Anggota Satgas Koops TNI Habema Kogabwilhan III memberi makanan ringan kepada warga saat evakuasi korban serangan kelompok kriminal bersenjata (KKB) di Distrik Anggruk, Kabupaten Yahukimo, Papua Pegunungan, Ahad (23/3/2025). Satgas Koops TNI Habema Kogabwilhan III berhasil mengevakuasi tenaga pengajar dan tenaga kesehatan pascaserangan KKB di Distrik Anggruk, Kabupaten Yahukimo, Papua Pegunungan pada Jumat 21 Maret 2025 yang mengakibatkan satu orang meninggal dunia, enam orang luka-luka dan kerusakan fasilitas pendidikan.
REPUBLIKA.CO.ID, JAKARTA -- Di tengah tantangan keamanan yang kompleks, kedisiplinan prajurit bukan sekadar soal baris berbaris, melainkan tameng utama menjaga kedaulatan negara. Komando Distrik Militer (Kodim) 1702/Jayawijaya secara proaktif memperkuat fondasi ini dengan menggelar "Jam Komandan" bagi seluruh personel, termasuk persatuan istri (Persit) dan PNS. Forum ini menjadi instrumen kritis untuk mengevaluasi kinerja harian dan memastikan setiap langkah operasional sejalan dengan tugas pokok pengamanan wilayah.
Kedisiplinan sebagai DNA Prajurit
Dalam tubuh TNI, kedisiplinan adalah DNA yang membentuk pola pikir dan tindakan. Ia tidak hanya tercermin dari kepatuhan pada hierarki dan aturan seragam, tetapi terutama pada konsistensi menjalankan tugas berdasarkan pedoman baku, bahkan dalam situasi terberat di lapangan. Kedisiplinan ini menjadi penentu kemampuan prajurit dalam mengambil keputusan cepat dan tepat, khususnya saat berinteraksi langsung dengan masyarakat di wilayah seperti Papua Pegunungan.
Sapta Marga: Kompas Moral di Medan Tugas
Letkol Inf Ilham Datu Ramang, Dandim 1702/Jayawijaya, menekankan Sapta Marga sebagai kompas moral yang tak boleh tersasar. Pedoman yang terdiri dari tujuh janji luhur ini, seperti setia kepada Pancasila dan rela berkorban untuk bangsa, menjadi roh yang mengarahkan prajurit agar tetap berada di jalur yang benar, menjauhkan diri dari pelanggaran seperti konsumsi alkohol dan narkoba, serta memastikan integritas di setiap penugasan.

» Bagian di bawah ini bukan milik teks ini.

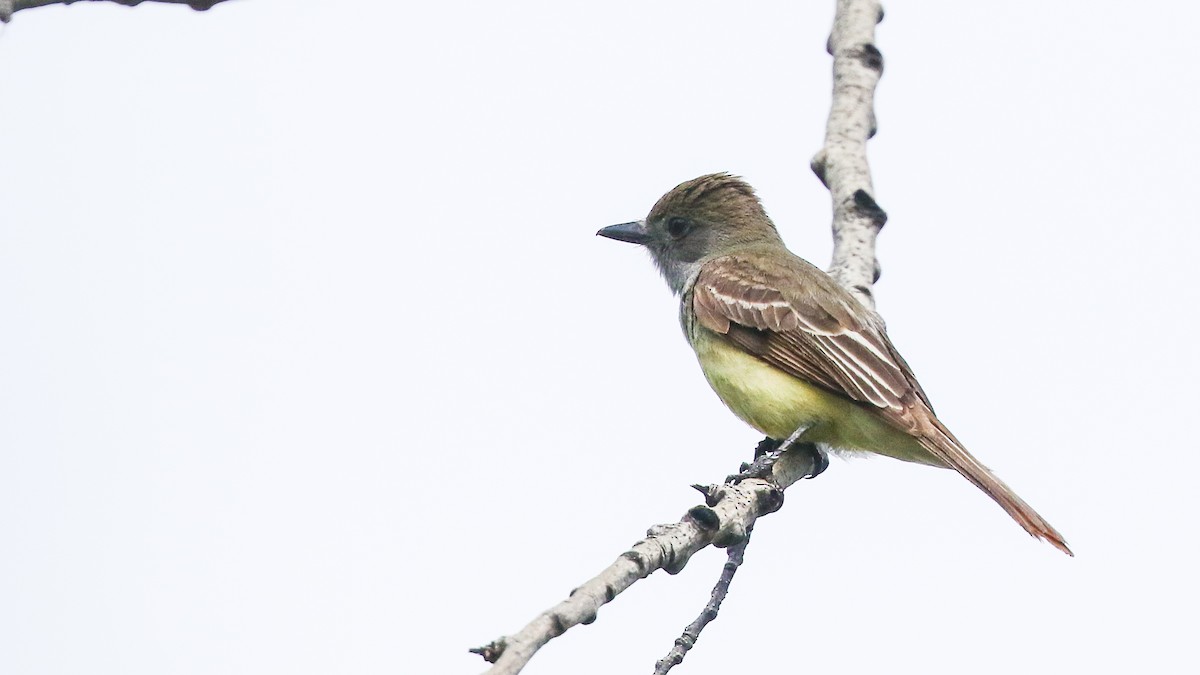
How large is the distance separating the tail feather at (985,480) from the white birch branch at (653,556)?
0.79 meters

Tiga Metode Binter: Jembatan TNI-Rakyat
Kunci strategi Kodim 1702/Jayawijaya adalah penerapan tiga metode Pembinaan Teritorial (Binter). Pertama, pendekatan manusiawi dengan menjalin kedekatan dan komunikasi intensif bersama semua komponen masyarakat. Kedua, pemberdayaan wilayah melalui sinergi dengan aparat terkait untuk meningkatkan ketahanan daerah. Ketiga, pembinaan kesadaran berbangsa yang menempatkan prajurit sebagai bagian dari masyarakat, sehingga kehadiran TNI benar-benar dirasakan manfaatnya.
Metode Binter ini diimplementasikan dengan prajurit turun langsung ke masyarakat, membangun kepercayaan, dan mendengarkan aspirasi. Harapannya, selain tugas pengamanan berjalan optimal, TNI mampu menjadi institusi yang dicintai karena kontribusi nyatanya bagi kesejahteraan rakyat. Upaya Kodim 1702/Jayawijaya ini menunjukkan bahwa di medan yang penuh dinamika, ketangguhan operasional harus dibarengi dengan kedekatan emosional yang tulus dengan warga.